課題 1: 抜粋本文のうち、「図4】一実施形態に係る音響エ」で始まり「拠として解釈するべきである。」で終わる部分を、一字も変えずに出力せよ。

抜粋本文:
◆ ◆ ◆ ◆
図2】一実施形態に係る閉ループ制御の実施態様の高度な実施態様を示す。
図3】一実施形態に係る組み込み適応制御システムを示す。
図4】一実施形態に係る音響エコーキャンセラ/キャンセレーションに関連して使用される適応制御システムの詳細な実施態様の例を示す。
図5】一実施形態に係るアクティブノイズキャンセレーションに関連して使用される適応制御システムの詳細な実施態様の例を示す。
【発明を実施するための形態】
【0009】
本発明の発明を実施するための形態を、必要に応じて本明細書に開示する。しかし、開示する実施形態が、多様な形式及び代替形式で実施され得る本発明の例示にすぎないことを理解するべきである。図は必ずしも原寸に比例していない。特定の構成要素の詳細を示すために、一部の特徴を誇張するまたは最小限に抑える場合がある。したがって、本明細書に開示する具体的な構造上の詳細及び機能上の詳細は、制限的なものとして解釈するべきではなく、単に本発明を多様に利用するために当業者を指導するための代表的な根拠として解釈するべきである。
【0010】
本明細書に開示するサーバ、コントローラ、及びクライアント等の多様な電気装置が、多様なマイクロプロセッサ、集積回路、メモリデバイス(例えば、FLASH、ランダムアクセスメモリ(RAM)、読み取り専用メモリ(ROM)、電気的プログラマブル読み取り専用メモリ(EPROM)、電気的消去可能PROM(EEPROM)、または他のその適切な変形)、及び互いに共同して本明細書に開示する動作(複数可)を実行するソフトウェアを含んでよいことが認識される。さらに、これらの電気装置は、開示する任意の数の機能を実行するようにプログラムされる非一過性コンピュータ可読媒体で実施されるコンピュータプログラムを実行するために1つ以上のマイクロプロセッサを利用する。さらに、本明細書で提供される多様な電気装置は、ハウジング、及び多様な数のマイクロプロセッサ、集積回路、ハウジングの中に配置されるメモリデバイス(例えば、FLASH、ランダムアクセスメモリ(RAM)、読み取り専用メモリ(ROM)、電気的プログラマブル読み取り専用メモリ(EPROM)、電気的消去可能PROM(EEPROM))を含む。また、電気装置は、それぞれ本明細書に説明する他のハードウェアベースのデバイスからデータを受信し、他のハードウェアベースのデバイスへデータを送信するためのハードウェアベースの入力及び出力も含む。
◆ ◆ ◆ ◆
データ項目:
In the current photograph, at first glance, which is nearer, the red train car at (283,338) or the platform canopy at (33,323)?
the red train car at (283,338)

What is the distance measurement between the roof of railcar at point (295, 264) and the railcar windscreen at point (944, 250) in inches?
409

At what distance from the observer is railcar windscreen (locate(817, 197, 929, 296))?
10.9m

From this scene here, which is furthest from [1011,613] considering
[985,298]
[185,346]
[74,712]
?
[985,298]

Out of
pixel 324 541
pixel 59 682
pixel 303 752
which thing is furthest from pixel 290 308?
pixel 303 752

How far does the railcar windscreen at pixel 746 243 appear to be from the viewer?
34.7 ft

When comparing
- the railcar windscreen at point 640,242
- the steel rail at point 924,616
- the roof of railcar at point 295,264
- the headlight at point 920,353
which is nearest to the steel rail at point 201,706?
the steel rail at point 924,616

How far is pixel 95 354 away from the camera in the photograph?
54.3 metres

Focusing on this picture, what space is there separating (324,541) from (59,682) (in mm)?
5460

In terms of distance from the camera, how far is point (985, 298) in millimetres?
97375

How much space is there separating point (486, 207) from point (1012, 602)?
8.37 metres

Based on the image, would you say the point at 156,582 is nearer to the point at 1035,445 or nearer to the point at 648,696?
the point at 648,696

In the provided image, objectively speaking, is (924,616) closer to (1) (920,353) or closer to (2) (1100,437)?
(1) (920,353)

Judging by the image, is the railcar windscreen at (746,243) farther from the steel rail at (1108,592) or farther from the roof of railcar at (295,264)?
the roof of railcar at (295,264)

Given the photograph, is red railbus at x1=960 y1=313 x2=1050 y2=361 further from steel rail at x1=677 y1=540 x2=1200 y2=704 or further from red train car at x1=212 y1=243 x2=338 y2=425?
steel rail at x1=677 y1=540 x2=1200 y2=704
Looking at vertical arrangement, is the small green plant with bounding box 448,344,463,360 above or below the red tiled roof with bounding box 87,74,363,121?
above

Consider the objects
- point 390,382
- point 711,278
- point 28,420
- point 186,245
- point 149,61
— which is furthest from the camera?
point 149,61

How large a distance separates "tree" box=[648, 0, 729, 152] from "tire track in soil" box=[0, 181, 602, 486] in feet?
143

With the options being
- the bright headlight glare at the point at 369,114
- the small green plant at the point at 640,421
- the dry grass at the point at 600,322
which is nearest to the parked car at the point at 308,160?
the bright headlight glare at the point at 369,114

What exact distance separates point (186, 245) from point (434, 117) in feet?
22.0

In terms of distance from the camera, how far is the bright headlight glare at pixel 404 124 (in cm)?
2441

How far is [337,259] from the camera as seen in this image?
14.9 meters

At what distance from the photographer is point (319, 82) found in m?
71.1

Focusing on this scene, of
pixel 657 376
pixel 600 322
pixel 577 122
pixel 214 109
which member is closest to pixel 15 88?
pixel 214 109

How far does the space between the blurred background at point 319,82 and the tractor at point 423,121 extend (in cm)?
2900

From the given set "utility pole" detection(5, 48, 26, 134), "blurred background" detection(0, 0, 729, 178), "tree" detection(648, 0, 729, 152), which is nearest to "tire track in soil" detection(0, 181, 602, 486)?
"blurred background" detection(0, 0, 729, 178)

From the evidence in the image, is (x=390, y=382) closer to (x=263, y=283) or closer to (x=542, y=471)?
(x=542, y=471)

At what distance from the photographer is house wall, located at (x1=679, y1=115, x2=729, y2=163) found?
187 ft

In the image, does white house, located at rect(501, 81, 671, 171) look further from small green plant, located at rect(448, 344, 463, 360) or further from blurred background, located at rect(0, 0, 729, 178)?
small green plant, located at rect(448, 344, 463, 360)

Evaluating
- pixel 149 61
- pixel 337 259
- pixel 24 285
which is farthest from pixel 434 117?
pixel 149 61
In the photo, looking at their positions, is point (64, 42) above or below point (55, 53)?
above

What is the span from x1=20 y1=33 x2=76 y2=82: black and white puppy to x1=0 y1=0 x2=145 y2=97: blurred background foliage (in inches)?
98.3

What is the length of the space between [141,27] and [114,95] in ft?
◆ ◆ ◆ ◆
課題 2: リストの中で文字列「scene」を含む行を数え、その数だけを答えよ。大文字と小文字は区別する。

出力結果 1:
図4】一実施形態に係る音響エコーキャンセラ/キャンセレーションに関連して使用される適応制御システムの詳細な実施態様の例を示す。
図5】一実施形態に係るアクティブノイズキャンセレーションに関連して使用される適応制御システムの詳細な実施態様の例を示す。
【発明を実施するための形態】
【0009】
本発明の発明を実施するための形態を、必要に応じて本明細書に開示する。しかし、開示する実施形態が、多様な形式及び代替形式で実施され得る本発明の例示にすぎないことを理解するべきである。図は必ずしも原寸に比例していない。特定の構成要素の詳細を示すために、一部の特徴を誇張するまたは最小限に抑える場合がある。したがって、本明細書に開示する具体的な構造上の詳細及び機能上の詳細は、制限的なものとして解釈するべきではなく、単に本発明を多様に利用するために当業者を指導するための代表的な根拠として解釈するべきである。

出力結果 2: 2